DHL and Audi partnered in Germany to deliver goods to the trunk of your car

  Omnichannel supply chains are become more ‘Omni’ every day. This is driving up complexity and forcing traditional players to fundamentally re-think how they operate, how they use data and how they collaborate with partners.


The ‘Me’ Economy

  The demand for personalized digital technology has spawned a new era of mass customization. A company I worked with recently uses technology to allow diabetics to order personalised, home-delivered meals while managing their calorie intake using a points system. This is a brilliant example of personalization in a complex health setting.   The trend towards personalized consumption is accelerating, with software allowing people to buy an ever-expanding range of personalized products via integrated ‘design-build - ship’ processes. Everything from bicycles, to shoes, earphones to medical implants can now be customised to the individual, in order size of one. In the not too distant future, you might even be able to order a custom printed motor vehicle.

Ownphones are aiming to create the first custom 3D printed headphones

  Consumer priorities are certainly changing, with the balance of power shifting away from ‘lowest cost at all cost’ business models, towards more aspirational value propositions. This is forcing supply chain operators to reassess their high volume, low-cost network configurations. This, confined with high wage growth in China, is causing some manufacturers to ‘re-shore’ their operations to bring customers and suppliers closer together in ‘distributed manufacturing networks’. This presents an opportunity for Australian manufacturers to compete on a new playing field. Unique design can combine with high automation, high product availability and ‘extreme responsiveness’ as the new ticket to competitive advantage.  

The ‘We’ Economy and The Supply Chain of Ideas

  The sharing economy made famous by Uber and Airbnb is also causing a re-think of traditional supply chain design, with shared warehousing, transport, and manufacturing resources now giving small players access to scalable infrastructure without high up-front costs.   For companies seeking to win through innovation, sharing is happening on an even more foundational level: the sharing of ideas. Companies are building supply chains of ideas, tapping into external knowledge networks that bridge traditional organisational divides. Procurement departments, in particular, are leading a re-think of the typical ‘arm's length’ relationship between ‘supplier’ and ‘buyer’. Leading innovators are treating suppliers as collaborators and a rich source of ideas. Unilever provides a working example - they attribute 70% of recent innovations to their ‘Partner to Win’ supplier collaboration program, which has generated millions of dollars in new value both to Unilever and their supplier ecosystem.  

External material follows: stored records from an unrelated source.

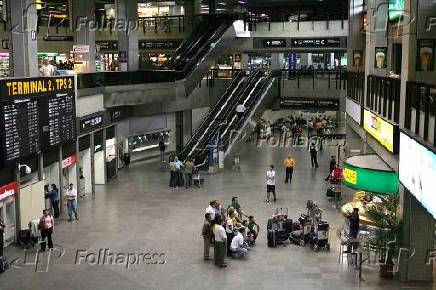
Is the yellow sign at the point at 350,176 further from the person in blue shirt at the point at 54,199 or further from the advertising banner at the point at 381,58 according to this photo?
the person in blue shirt at the point at 54,199

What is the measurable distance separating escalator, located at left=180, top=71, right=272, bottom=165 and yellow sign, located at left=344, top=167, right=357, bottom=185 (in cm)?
1470

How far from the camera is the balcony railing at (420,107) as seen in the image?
10.2 meters

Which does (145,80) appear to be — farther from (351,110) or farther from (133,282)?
(133,282)

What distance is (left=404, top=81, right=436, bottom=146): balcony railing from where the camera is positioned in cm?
1022

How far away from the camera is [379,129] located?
15.0 m

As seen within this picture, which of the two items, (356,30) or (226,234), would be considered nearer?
(226,234)

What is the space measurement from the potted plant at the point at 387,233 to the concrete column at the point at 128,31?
808 inches

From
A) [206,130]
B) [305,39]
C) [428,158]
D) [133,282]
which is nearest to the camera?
[428,158]

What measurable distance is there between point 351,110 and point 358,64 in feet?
9.51

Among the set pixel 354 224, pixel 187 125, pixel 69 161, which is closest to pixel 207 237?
pixel 354 224

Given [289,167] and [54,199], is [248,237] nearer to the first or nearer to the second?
[54,199]

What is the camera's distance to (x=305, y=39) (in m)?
40.7

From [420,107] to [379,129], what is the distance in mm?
4025

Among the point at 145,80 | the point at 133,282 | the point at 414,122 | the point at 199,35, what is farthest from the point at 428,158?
the point at 199,35
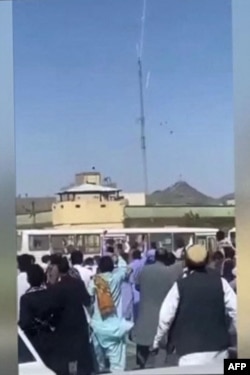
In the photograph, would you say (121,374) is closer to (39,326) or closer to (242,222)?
(39,326)

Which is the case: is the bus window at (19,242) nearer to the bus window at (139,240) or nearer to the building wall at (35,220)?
the building wall at (35,220)

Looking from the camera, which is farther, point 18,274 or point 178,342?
point 178,342

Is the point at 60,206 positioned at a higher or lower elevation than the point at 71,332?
higher

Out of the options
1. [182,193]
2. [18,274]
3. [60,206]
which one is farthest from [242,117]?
[18,274]

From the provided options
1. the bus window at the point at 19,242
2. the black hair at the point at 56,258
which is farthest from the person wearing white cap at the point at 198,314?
the bus window at the point at 19,242

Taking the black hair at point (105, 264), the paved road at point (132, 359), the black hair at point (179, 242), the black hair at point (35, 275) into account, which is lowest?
the paved road at point (132, 359)

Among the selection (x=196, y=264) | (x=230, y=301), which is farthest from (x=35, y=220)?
(x=230, y=301)

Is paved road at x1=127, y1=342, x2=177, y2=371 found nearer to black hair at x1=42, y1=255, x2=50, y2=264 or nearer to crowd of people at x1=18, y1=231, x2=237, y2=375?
crowd of people at x1=18, y1=231, x2=237, y2=375

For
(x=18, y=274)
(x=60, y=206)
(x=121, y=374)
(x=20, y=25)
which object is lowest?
(x=121, y=374)
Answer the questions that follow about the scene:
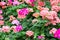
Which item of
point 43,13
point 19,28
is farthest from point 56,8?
point 19,28

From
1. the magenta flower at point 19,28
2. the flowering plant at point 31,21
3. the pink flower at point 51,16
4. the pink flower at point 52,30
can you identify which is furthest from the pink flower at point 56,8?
the magenta flower at point 19,28

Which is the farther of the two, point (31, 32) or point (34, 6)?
point (34, 6)

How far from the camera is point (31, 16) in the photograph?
2992mm

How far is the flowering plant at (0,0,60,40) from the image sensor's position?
2.71 metres

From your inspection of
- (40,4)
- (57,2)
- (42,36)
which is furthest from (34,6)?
(42,36)

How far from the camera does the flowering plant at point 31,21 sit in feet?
8.88

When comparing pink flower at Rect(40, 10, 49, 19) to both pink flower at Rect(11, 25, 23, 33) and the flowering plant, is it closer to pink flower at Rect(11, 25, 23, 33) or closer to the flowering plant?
the flowering plant

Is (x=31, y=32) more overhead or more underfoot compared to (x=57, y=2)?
more underfoot

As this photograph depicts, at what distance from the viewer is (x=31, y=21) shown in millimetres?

“If you want to go fast, go alone.  If you want to go far, go together”

- African Proverb


A Convergence   As the ‘now’, ‘me’ and ‘we’ economies combine, the traditional one size fits all industrial supply chain model quickly becomes redundant. Just like consumers, supply chains are no longer linear, or predictable. “Stack ‘em high, sell ‘em cheap” won’t always win - the Dick Smith story should be a cautionary tale here. What I believe we will see is the continued rise of smaller speciality players selling niche products via agile, distributed and technology powered supply chains.    There are many small Australian manufacturers doing very well in this space already. With Australian manufacturing having just chalked up its eighth straight month of growth, it’s clear that while our industrial future may look very different to the past, our most innovative Australian Manufacturers are already reinventing and repositioning themselves for global success.